Rennrad Rennkalender Schweiz im Überblick
Der Rennrad Rennkalender Schweiz ist dichter, als viele Nicht-Insider vermuten. Er reicht von der weltbekannten Tour de Suisse über die Tour de Romandie bis zu kleineren, aber traditionsreichen Klassikern. Jedes dieser Rennen hat einen eigenen Charakter und eine eigene Geschichte. Der Rennrad Rennkalender Schweiz Tour de Suisse Termin gilt für viele Fans als Höhepunkt des ganzen Sommers. Wer den Kalender einmal komplett kennt, versteht auch, warum die Schweiz im Radsport überproportional oft auftaucht.

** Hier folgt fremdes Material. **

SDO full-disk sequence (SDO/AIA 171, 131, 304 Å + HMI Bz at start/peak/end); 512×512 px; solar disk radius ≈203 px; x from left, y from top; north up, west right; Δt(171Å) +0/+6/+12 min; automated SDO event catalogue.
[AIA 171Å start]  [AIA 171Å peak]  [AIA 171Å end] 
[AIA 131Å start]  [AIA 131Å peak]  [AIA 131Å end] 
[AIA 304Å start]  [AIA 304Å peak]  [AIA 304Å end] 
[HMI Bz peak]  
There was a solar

Vielfalt der Streckentypen
Von der Voralpen-Ebene bis zu den Hochalpen finden sich Rennen für jeden Streckentyp. Manche Rennen sind reine Sprintveranstaltungen, andere entscheiden sich erst am letzten Anstieg. Diese Vielfalt ist einer der Gründe, warum der Schweizer Rennkalender international zunehmend Beachtung findet, auch bei Zuschauern ohne direkten Bezug zum Land.
Tour de Suisse: Das grösste Etappenrennen
An erster Stelle im Kalender steht die Tour de Suisse. Sie wird seit 1933 ausgetragen und ist seit 2011 Teil der UCI WorldTour, der höchsten Kategorie im Strassenradsport. Seit 2026 wird sie im Juni über fünf Tage ausgetragen, als Rundkurse mit Start und Ziel am selben Ort. Neu fahren Männer und Frauen parallel, mit zwei Etappen pro Tag.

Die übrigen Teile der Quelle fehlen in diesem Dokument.